> **DATA EXTRACT**
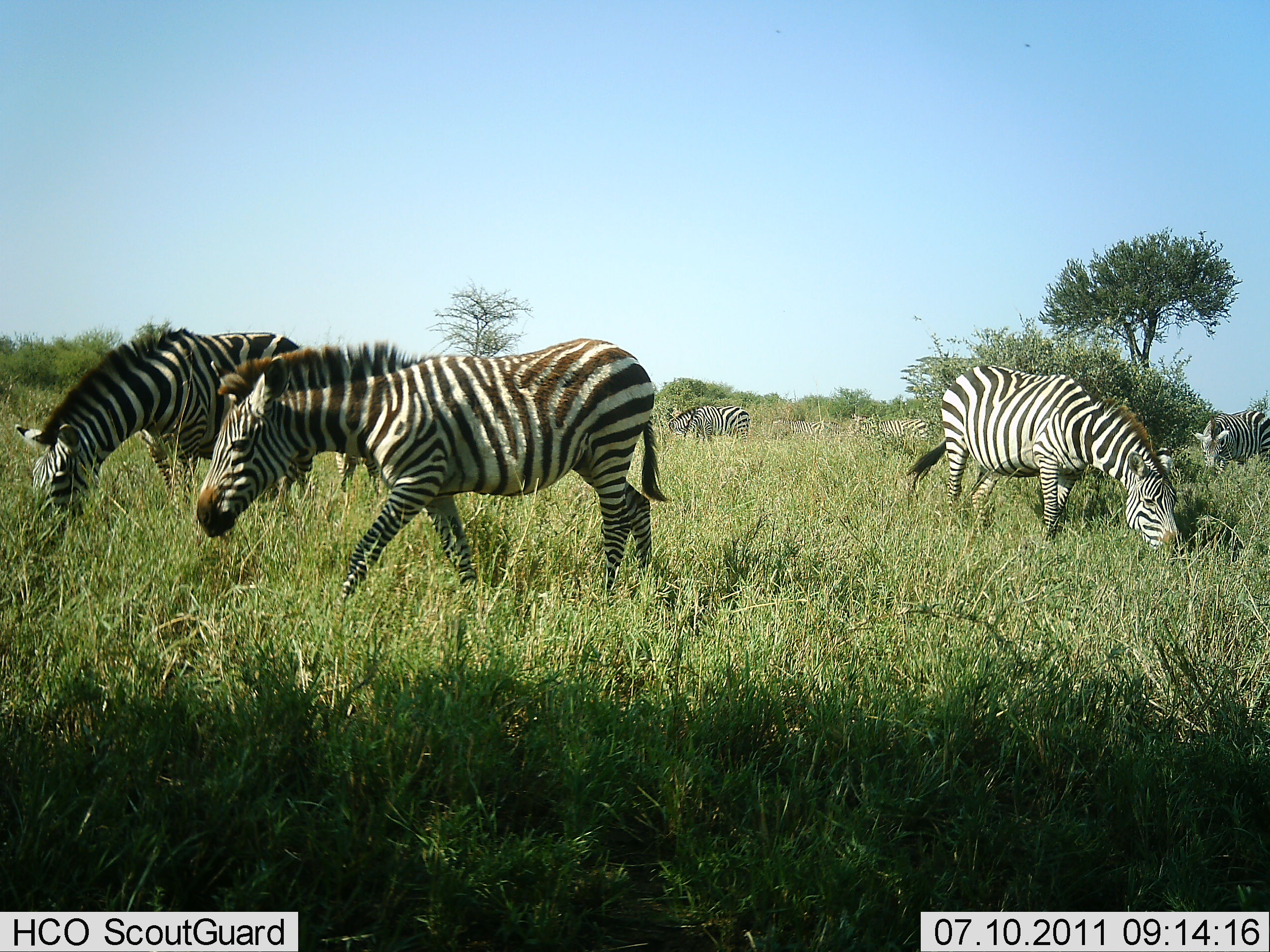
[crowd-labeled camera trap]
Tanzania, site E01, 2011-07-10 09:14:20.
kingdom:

> **AIM OF THE TASK**
Retype all the data exactly; skip the pictures.

> **WRITTEN ANSWER**
[crowd-labeled camera trap]
Tanzania, site E01, 2011-07-10 09:14:20.
kingdom:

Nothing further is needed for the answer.